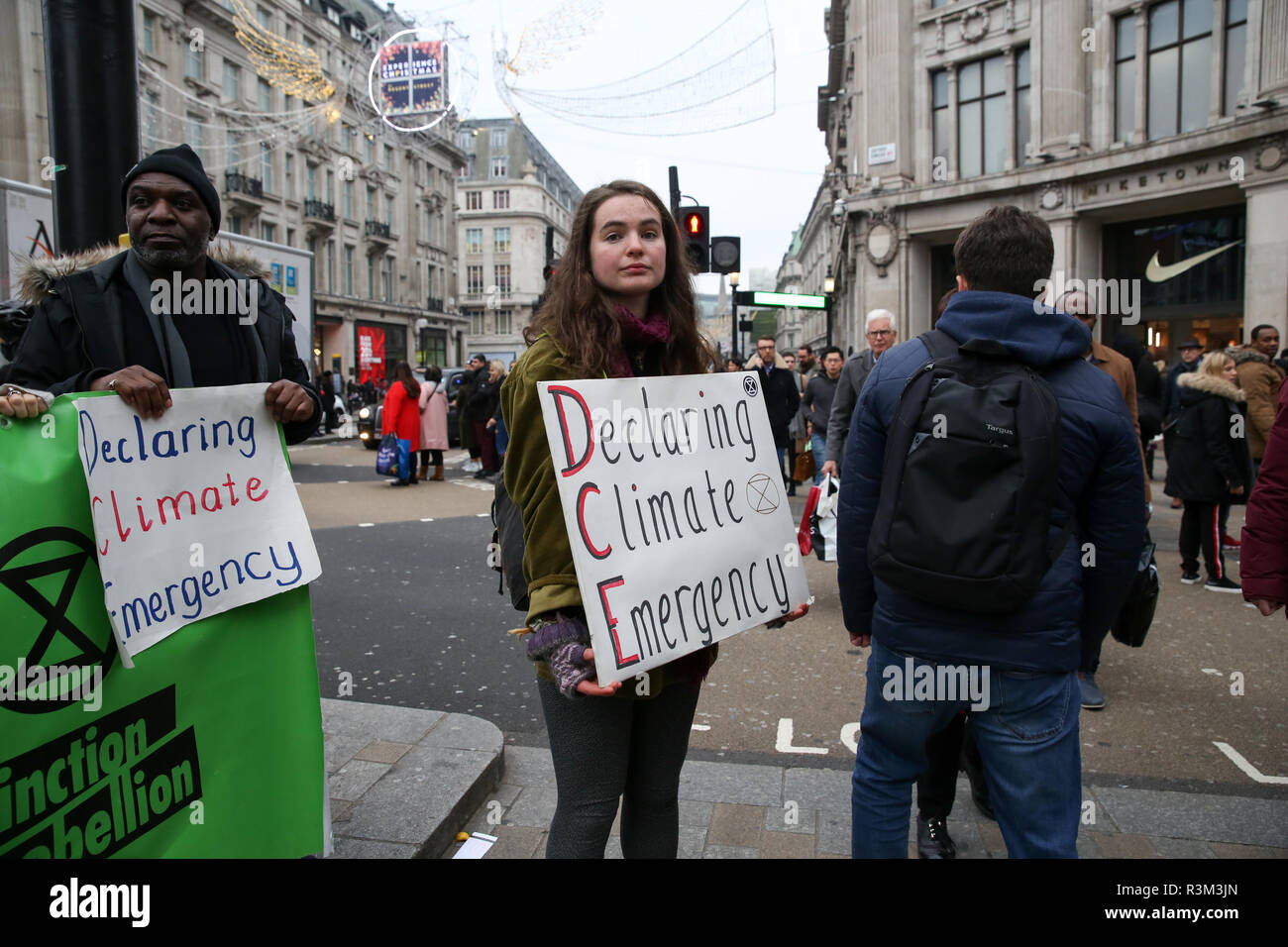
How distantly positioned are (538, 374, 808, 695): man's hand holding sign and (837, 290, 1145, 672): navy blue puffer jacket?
35 cm

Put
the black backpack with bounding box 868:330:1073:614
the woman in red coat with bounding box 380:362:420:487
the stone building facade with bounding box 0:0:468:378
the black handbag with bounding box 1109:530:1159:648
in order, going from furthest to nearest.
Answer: the stone building facade with bounding box 0:0:468:378
the woman in red coat with bounding box 380:362:420:487
the black handbag with bounding box 1109:530:1159:648
the black backpack with bounding box 868:330:1073:614

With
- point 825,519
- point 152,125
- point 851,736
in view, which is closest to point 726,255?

+ + + + + + +

Task objective. Give every line of the records above as a Markdown table with the columns "Row" and "Line", one numbered row per line. Skip blank lines and leave the pictures out.

Reply to the exercise.
| Row | Line |
|---|---|
| 1 | How distantly positioned are (538, 374, 808, 695): man's hand holding sign and (837, 290, 1145, 672): navy blue puffer jacket? |
| 2 | 35 cm |
| 3 | Put |
| 4 | the black backpack with bounding box 868:330:1073:614 |
| 5 | the woman in red coat with bounding box 380:362:420:487 |
| 6 | the stone building facade with bounding box 0:0:468:378 |
| 7 | the black handbag with bounding box 1109:530:1159:648 |
| 8 | in order, going from furthest to nearest. |
| 9 | Answer: the stone building facade with bounding box 0:0:468:378 |
| 10 | the woman in red coat with bounding box 380:362:420:487 |
| 11 | the black handbag with bounding box 1109:530:1159:648 |
| 12 | the black backpack with bounding box 868:330:1073:614 |
| 13 | With |
| 14 | - point 825,519 |
| 15 | - point 152,125 |
| 16 | - point 851,736 |
| 17 | in view, which is closest to point 726,255? |